3. God is compassionate and merciful.
God delights in showing His compassion and mercy in the lives of people. This is most powerfully seen in the life of Jesus Christ. In Matthew 20:29-34 two blind men cry out to Jesus to heal them as He was passing by. When Jesus asked them what they wanted, they replied, "Lord, we want our eyes to be opened (verse 33)." How simple and straightforward this request is, and yet it is so full of pity and pain. The very next verse says (verse 34), "Moved with compassion, Jesus touched their eyes..." God is moved with compassion; He is full of mercy, grace, tenderness, and compassion. Thus, did God declare Himself as He prepare to pass by Moses hidden in the cleft of the rock in Exodus 33:19.

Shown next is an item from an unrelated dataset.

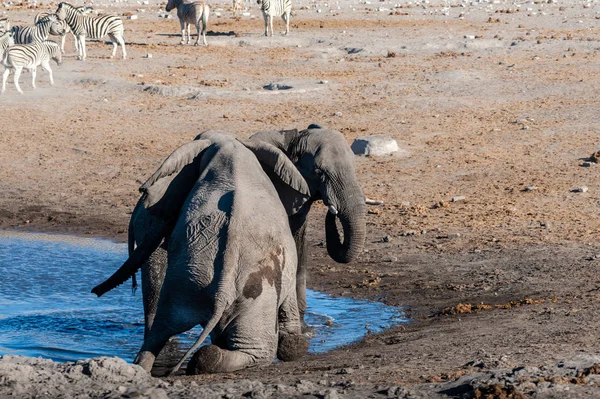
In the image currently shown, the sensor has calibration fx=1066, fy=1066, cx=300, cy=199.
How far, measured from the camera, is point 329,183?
7359mm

4. God is the Master of the big picture.
There is one more point to which I turn my mind for our deliberations this day. Even though God showed His faithfulness and mercy to Abraham, Sarah, Isaac, Hagar, and Ishmael, there is something greater being revealed here. We must not miss the underlying point in all of the story - God is working on a larger scale to bring about His redemptive plan and will for the benefit of the world and His own glory. If we think God is simply present to help us because we are so important to Him, we miss a bigger point that is included. We must understand that our lives are part of the larger historical and eternal mosaic of divine glory. Everything that happened to the people in the story in Genesis 21, and everything God did for them, resulted in blessing to many other people. And ultimately redemption is achieved in accordance with God's plan, and God is shown to be the glorious God that He is. We must never lose the understanding of the purpose of our individual lives as connected to God's greater plan.


  1. Could we approach every verse this way? Always asking "what is God trying to teach me about Himself in this passage."

  2. Yes, ask yourself, "Why did God put this verse, passage etc. in the Bible?" "What is the main idea being presented?" "How are things presented?" "What does God seem to want me to get from this? Are there ideas that keep popping up? Are there themes that seem to be under the surface?" One might make a misjudgment on occasion, so it is important to be humble. But this is a good place to start.